Flint Judicial Circuit DA Tommy Floyd said he was satisfied with the verdict and the sentence.

In testimony earlier in the day, Rodney Reaves recalled his daughter’s last days as troubled ones, with her intentionally soiling herself at one point and rubbing feces on the family refrigerator.

Joella Reaves had spoken earlier of hearing voices and of wanting to die, her father testified.

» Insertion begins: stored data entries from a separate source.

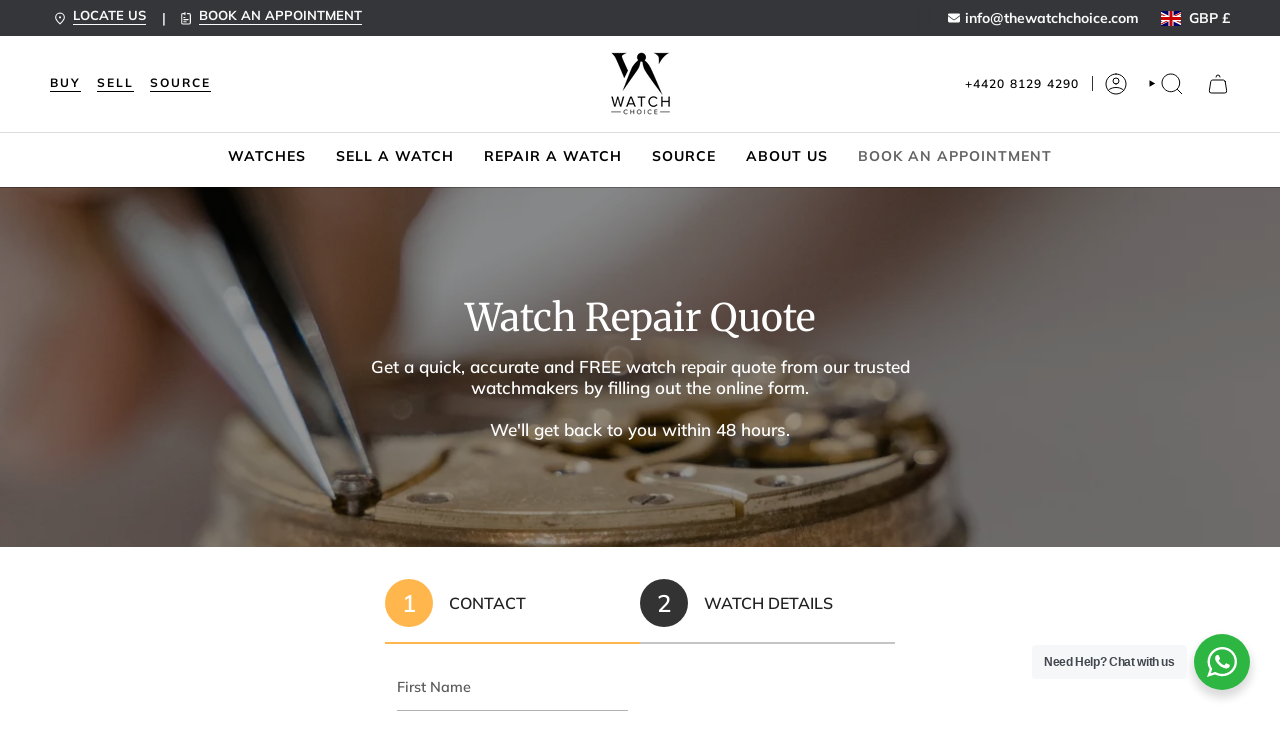

--- FILE ---
content_type: text/css
request_url: https://thewatchchoice.com/cdn/shop/t/4/assets/font-settings.css?v=31883817341392315681759334708
body_size: 487
content:
@font-face{font-family:Merriweather;font-weight:400;font-style:normal;font-display:swap;src:url(//thewatchchoice.com/cdn/fonts/merriweather/merriweather_n4.349a72bc63b970a8b7f00dc33f5bda2ec52f79cc.woff2?h1=d2F0Y2gtY2hvaWNlLmFjY291bnQubXlzaG9waWZ5LmNvbQ&h2=dGhld2F0Y2hjaG9pY2UuY29t&hmac=bfae7c3709ad459da87f76820722dbc235adf7811fde90781c3f99346fc3b4cf) format("woff2"),url(//thewatchchoice.com/cdn/fonts/merriweather/merriweather_n4.5a396c75a89c25b516c9d3cb026490795288d821.woff?h1=d2F0Y2gtY2hvaWNlLmFjY291bnQubXlzaG9waWZ5LmNvbQ&h2=dGhld2F0Y2hjaG9pY2UuY29t&hmac=d60af74cdef0b09d217550e4f94cee3cfac3eb6836fd5cd1353d3bc88438a463) format("woff")}@font-face{font-family:Muli;font-weight:600;font-style:normal;font-display:swap;src:url(//thewatchchoice.com/cdn/fonts/muli/muli_n6.cc1d2d4222c93c9ee9f6de4489226d2e1332d85b.woff2?h1=d2F0Y2gtY2hvaWNlLmFjY291bnQubXlzaG9waWZ5LmNvbQ&h2=dGhld2F0Y2hjaG9pY2UuY29t&hmac=56a28562a5cc76b5e6aa5fe03d8a9f6b9b2010a92a5af1511bdf4e6f6ee0d80b) format("woff2"),url(//thewatchchoice.com/cdn/fonts/muli/muli_n6.2bb79714f197c09d3f5905925734a3f1166d5d27.woff?h1=d2F0Y2gtY2hvaWNlLmFjY291bnQubXlzaG9waWZ5LmNvbQ&h2=dGhld2F0Y2hjaG9pY2UuY29t&hmac=790c2a47fc124e5a60003d188ec5d4516c85f32dcfd14d17262191c1149955be) format("woff")}@font-face{font-family:Figtree;font-weight:600;font-style:normal;font-display:swap;src:url(//thewatchchoice.com/cdn/fonts/figtree/figtree_n6.9d1ea52bb49a0a86cfd1b0383d00f83d3fcc14de.woff2?h1=d2F0Y2gtY2hvaWNlLmFjY291bnQubXlzaG9waWZ5LmNvbQ&h2=dGhld2F0Y2hjaG9pY2UuY29t&hmac=e793a48659f71b53469936251f164bb2f024aa6282c4c59f710c08d392823e11) format("woff2"),url(//thewatchchoice.com/cdn/fonts/figtree/figtree_n6.f0fcdea525a0e47b2ae4ab645832a8e8a96d31d3.woff?h1=d2F0Y2gtY2hvaWNlLmFjY291bnQubXlzaG9waWZ5LmNvbQ&h2=dGhld2F0Y2hjaG9pY2UuY29t&hmac=cdf24fde9f1fd4b25bec4cfc9ce19af8a980a96972b24d7dff36d5a6078c5319) format("woff")}@font-face{font-family:Merriweather;font-weight:500;font-style:normal;font-display:swap;src:url(//thewatchchoice.com/cdn/fonts/merriweather/merriweather_n5.115fee843491d81abb9c9059507874cb55bd8c69.woff2?h1=d2F0Y2gtY2hvaWNlLmFjY291bnQubXlzaG9waWZ5LmNvbQ&h2=dGhld2F0Y2hjaG9pY2UuY29t&hmac=a7f61fec507cc3f4e4f94e804594b6549df86ff5a0103419bfe22f5ec75b9d27) format("woff2"),url(//thewatchchoice.com/cdn/fonts/merriweather/merriweather_n5.f5eab3901bf9b799e13f052e093d390906f24b0c.woff?h1=d2F0Y2gtY2hvaWNlLmFjY291bnQubXlzaG9waWZ5LmNvbQ&h2=dGhld2F0Y2hjaG9pY2UuY29t&hmac=4ba569168084790e85b94869321c53e4571511e52c9805a979a99c43f6a8f52b) format("woff")}@font-face{font-family:Muli;font-weight:700;font-style:normal;font-display:swap;src:url(//thewatchchoice.com/cdn/fonts/muli/muli_n7.c8c44d0404947d89610714223e630c4cbe005587.woff2?h1=d2F0Y2gtY2hvaWNlLmFjY291bnQubXlzaG9waWZ5LmNvbQ&h2=dGhld2F0Y2hjaG9pY2UuY29t&hmac=acc8d8927f16ef279a4dc741e5244ab608ecd8d2ac93ef0511c9ceceb9e5ec11) format("woff2"),url(//thewatchchoice.com/cdn/fonts/muli/muli_n7.4cbcffea6175d46b4d67e9408244a5b38c2ac568.woff?h1=d2F0Y2gtY2hvaWNlLmFjY291bnQubXlzaG9waWZ5LmNvbQ&h2=dGhld2F0Y2hjaG9pY2UuY29t&hmac=29c32e0529fed7e7bf15b3904562bb0f708593fc725b350f144530a2591615f8) format("woff")}@font-face{font-family:Muli;font-weight:600;font-style:italic;font-display:swap;src:url(//thewatchchoice.com/cdn/fonts/muli/muli_i6.8f2d01d188d44c7a6149f7e8d2688f96baea5098.woff2?h1=d2F0Y2gtY2hvaWNlLmFjY291bnQubXlzaG9waWZ5LmNvbQ&h2=dGhld2F0Y2hjaG9pY2UuY29t&hmac=7117c0a8352d396962d1ca0b15505f486905b03c60c06c4bc7df5f951e681ac9) format("woff2"),url(//thewatchchoice.com/cdn/fonts/muli/muli_i6.be105ddc6534276d93778a9b02f60679ab15f9e1.woff?h1=d2F0Y2gtY2hvaWNlLmFjY291bnQubXlzaG9waWZ5LmNvbQ&h2=dGhld2F0Y2hjaG9pY2UuY29t&hmac=f868b631fee614db90cc18d4fa934a12a726404cd126d7eb18c70272996e87f1) format("woff")}@font-face{font-family:Muli;font-weight:700;font-style:italic;font-display:swap;src:url(//thewatchchoice.com/cdn/fonts/muli/muli_i7.34eedbf231efa20bd065d55f6f71485730632c7b.woff2?h1=d2F0Y2gtY2hvaWNlLmFjY291bnQubXlzaG9waWZ5LmNvbQ&h2=dGhld2F0Y2hjaG9pY2UuY29t&hmac=fcc6d84ca4ed84bee2d169b60f0866cff97d5adb75fdd7680ac09098d9cc2203) format("woff2"),url(//thewatchchoice.com/cdn/fonts/muli/muli_i7.2b4df846821493e68344d0b0212997d071bf38b7.woff?h1=d2F0Y2gtY2hvaWNlLmFjY291bnQubXlzaG9waWZ5LmNvbQ&h2=dGhld2F0Y2hjaG9pY2UuY29t&hmac=1067628ecc6079d53a9122970cd20eaddf25ee1ba3326f6a31598fe55f874049) format("woff")}
/*# sourceMappingURL=/cdn/shop/t/4/assets/font-settings.css.map?v=31883817341392315681759334708 */
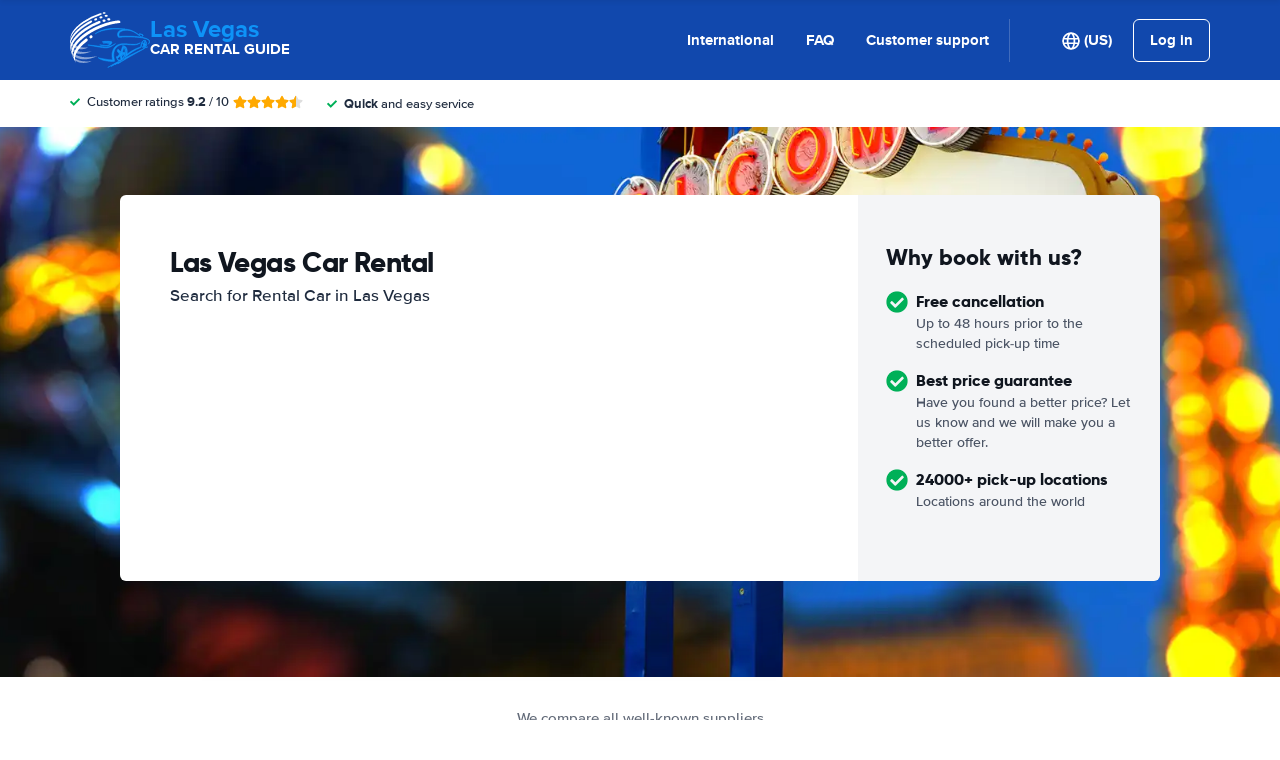

--- FILE ---
content_type: application/javascript
request_url: https://cdn.easyterra.com/v3.af92478967/js/vue/assets/BivqNaot.js
body_size: 2220
content:
import{d as l,y as H,k as P,t as B,l as I,r as _,c as M,b as W,o as N,w as T,C as z}from"./BWshqK6o.js";import{u as b,g as w,o as G,aN as y,e as V,d as q,as as U,aL as d,X as K}from"./-Er5Lw2R.js";import{_ as D,g as X,i as Y}from"./CYhYKEaZ.js";import{d as J,_ as Q}from"./Bttgv2DW.js";const Z=l({template:"#coreEtRatingBar",props:{width:{type:Number,required:!0},modifier:{type:String,default:""}}}),ge=l({template:"#coreEtSupplierRatingScore",components:{EtRatingBar:Z},props:{rating:{type:[Number,null],required:!0},title:{type:String,required:!0},modifier:{type:String,default:""},vertical:{type:Boolean,default:!1}},setup(e){const{SupplierRatingScoreClassificationService:o}=b(),i=o.getClassification(e.rating);function s(){return e.rating?e.rating===10?e.rating:e.rating.toFixed(1):"—"}const n=s(),a=e.rating?e.rating*10:0;return{ratingClassification:i,formattedRating:n,ratingBarWidth:a}}}),_e=l({template:"#searchEtSearchResultCarClassLabel",props:{result:{type:Object,required:!0}},setup(){return{useTranslatable:w}}}),ve=l({template:"#searchEtSearchResultCarTypeLabel",props:{result:{type:Object,required:!0}},setup(){return{useTranslatable:w}}}),ee=l({__name:"TestModal3",props:{modalInstance:{type:Object,required:!0}},setup(e){return(o,i)=>(P(),H(D,{"modal-instance":e.modalInstance,modifier:"test-modifier"},{header:B(()=>[...i[0]||(i[0]=[I("h1",null,"Test modal without resolves",-1)])]),body:B(()=>[...i[1]||(i[1]=[I("div",null,"No resolves",-1)])]),_:1},8,["modal-instance"]))}}),be=Object.freeze(Object.defineProperty({__proto__:null,default:ee},Symbol.toStringTag,{value:"Module"})),te=l({template:"#searchEtResultDepositInformation",components:{EtResultDepositWithCarGroupAverageDeposit:J},props:{result:{type:Object,required:!0},quote:{type:Object,required:!0}}}),ie=l({template:"#searchEtResultDepositRateLabel",components:{EtPrice:G},props:{result:{type:Object,required:!0}},setup(e){const o=e.result.rate.depositLabelCode===y.LOW,i=e.result.rate.depositLabelCode===y.HIGH;return{isLowDeposit:o,isHighDeposit:i}}}),ae=l({template:"#searchEtResultDepositInformationModal",components:{EtResultDepositInformation:te,EtResultDepositRateLabel:ie,EtCarImage:Q,EtModal:D},props:{modalInstance:{type:Object,required:!0}},setup({modalInstance:e}){const{BrowserDetectionService:o,SearchResultSelectionRedirectService:i,ElementHelperService:s}=b(),{FiltersStore:n}=V(),{result:a,quote:c,showBookingButton:p,showFilterButton:E}=e.data,{isMobile:O}=o,S=n.getFilters(c),L=S.getFilterById("depositLabelLow"),m=!!S.values.depositLabelLow,f=E&&!m,g=a.rate.depositLabelCode===y.LOW,u=a.rate.depositLabelCode===y.HIGH,C=j();function j(){let t="";return g&&(t="result_low_deposit_information.modal.title"),u&&(t="result_high_deposit_information.modal.title"),w(t)}function x(){return w(`result_${g?"low_deposit":"high_deposit"}_information.modal.filter_button`)}function F(){return e.close(),i.selectResultDesktop(c,a)}function R(){e.close(),n.applyFilterValue(c,L,!0),s.scrollToTop()}return{quote:c,result:a,isMobile:O,headerTitle:C,showBookingButton:p,showFilterButtonInTemplate:f,getFilterButtonLabel:x,book:F,filter:R}}}),Ee=Object.freeze(Object.defineProperty({__proto__:null,default:ae},Symbol.toStringTag,{value:"Module"})),re=l({template:"#searchEtWinterSpecialModal",components:{EtModal:D},props:{modalInstance:{type:Object,required:!0}}}),Se=Object.freeze(Object.defineProperty({__proto__:null,default:re},Symbol.toStringTag,{value:"Module"})),oe=l({template:"#coreEtMultiVariateExperimentVariant",components:{EtBtnLoader:U,EtIcon:q},props:{experimentVariant:{type:Object,required:!0}},emits:{change:e=>!0},setup(e,{emit:o}){const{isVariantActive:i,setVariant:s}=V("MultiVariateStore"),n=_(!1),a=M(()=>i(e.experimentVariant.id));return{isActive:a,loading:n,setVariant:async()=>{a.value||(n.value=!0,await s(e.experimentVariant),o("change",e.experimentVariant.id),n.value=!1)}}}}),se=l({template:"#coreEtMultiVariateExperiment",components:{EtMultiVariateExperimentVariant:oe,EtIcon:q},props:{experiment:{type:Object,required:!0}},emits:{change:e=>!0},setup(e){const{DateUtilService:o}=b(),{MultiVariateStore:i}=V(),{toggleFavorite:s,isFavoriteExperiment:n}=i,a=M(()=>e.experiment.start?o.formatDateWithoutTimeString(e.experiment.start):null),c=M(()=>n(e.experiment.id));return{startDate:a,isFavorite:c,toggleFavorite:s}}}),ne=l({template:"#coreEtMultiVariateModeSelector",components:{EtMultipleChoice:X},emits:{change:e=>!0},setup(e,{emit:o}){const{EtStorageService:i}=b(),s=_([{id:d.debugMode,label:"Debug mode",enabled:!!i.local.get(d.debugMode),choices:[{value:!0,label:"Enable"},{value:!1,label:"Disable"}]},{id:d.rateMergeDisabled,label:"Rate merge disabled",enabled:!!i.local.get(d.rateMergeDisabled),choices:[{value:!0,label:"Enable"},{value:!1,label:"Disable"}]}]);function n(a,c){s.value=s.value.map(p=>(p.enabled=p.id===a?c:p.enabled,p)),o("change",{mode:a,value:c}),i.local.set(a,c)}return{modes:s,updateMode:n}}}),le=l({template:"#coreEtMultiVariateSelector",components:{EtMultiVariateModeSelector:ne,EtMultiVariateExperiment:se,EtLoadingSpinnerCircular:K},setup(){const{EtStorageService:e,EtApiVisitsService:o,VisitService:i,VisitStorageService:s}=b(),{AppStore:n,VisitStore:a,MultiVariateStore:c,MultiVariateStoreRefs:p}=V(),{experiments:E}=p,{loadExperiments:O,loadVariantsBySid:S}=c,L=_(!1),m=_(e.local.get(d.showAllExperiments)),f=_(e.session.get(d.experimentInputFilter,"")),g=_(e.local.get(d.favoriteExperiments,[])),u=W({}),C=M(()=>{var t;return((t=E.value)==null?void 0:t.filter(r=>{const v=Y(r.end)&&r.end.getTime()>Date.now(),h=m.value||r.isActive,$=r.tag.toLowerCase().includes(f.value.toLowerCase()),A=r.name.toLowerCase().includes(f.value.toLowerCase()),k=f.value.length?$||A:!0;return v&&(h&&k)}).sort((r,v)=>{const h=g.value.includes(r.id),$=g.value.includes(v.id);return h===$?0:h?-1:1}))??[]});N(async()=>{await O(),await x(),T(()=>m.value,()=>e.local.set(d.showAllExperiments,m.value)),T(()=>f.value,()=>e.session.set(d.experimentInputFilter,f.value)),T(()=>g.value,()=>e.local.set(d.favoriteExperiments,g.value))}),z(()=>{if(!Object.keys(u).length)return;n.setLoadingState(!0);const t=a.getVisit();if(!(t!=null&&t.sid))throw Error("Missing visit sid");return o.create(i.create(s.domainVisitSid,t.sid)).then(r=>{if(!r.sid)return Promise.reject("Missing visit sid for new visit");s.visitSid=r.sid,window.location.reload()})});function j(t){E.value.some(r=>{r.variants.some(v=>v.id===t)&&(u[r.id]?delete u[r.id]:u[r.id]=t)})}function x(){const t=a.getVisit();if(!(t!=null&&t.sid))throw Error("Missing visit sid");return S(t.sid)}function F(t){Object.hasOwn(u,t.mode)&&u[t.mode]!==t.value?delete u[t.mode]:u[t.mode]=t.value}function R(){m.value=!m.value}return{loading:L,experimentInputFilter:f,filteredExperiments:C,changes:u,showAllExperiments:m,updateChanges:j,updateMode:F,toggleExperimentsShown:R}}}),ce=l({template:"#coreEtMultiVariateSelectorModal",components:{EtMultiVariateSelector:le,EtModal:D},props:{modalInstance:{type:Object,required:!0}}}),he=Object.freeze(Object.defineProperty({__proto__:null,default:ce},Symbol.toStringTag,{value:"Module"}));export{Ee as E,be as T,ve as _,_e as a,ge as b,Se as c,he as d};
//# sourceMappingURL=BivqNaot.js.map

Rodney Reaves admitted to restraining his daughter’s hands with speaker wire after she had begun cutting her own hair with scissors that Thanksgiving weekend.

Reaves, who has maintained his innocence, said his daughter was fine when he left town and headed back to Virginia to rejoin his ship in Norfolk.

A forensic expert provided by Reaves’ defense team has testified last week that Joella died from a single blunt trauma to the brain at the time when Rodney Reaves was not in town.

The prosecution provided other medical experts who asserted that the girl died from string of vicious beatings that lasted over several days during the holiday.

Joella was found dead in her bed on Dec. 1, 2003.

“This case is about this little girl, don’t forget that,” Floyd implored jurists prior to deliberations, briefly waving a picture of the dead girl in front of them.

“This case is about Joella and what happened to her.”

Attorneys for Charlott Reaves were in attendance for most of her husband’s trial.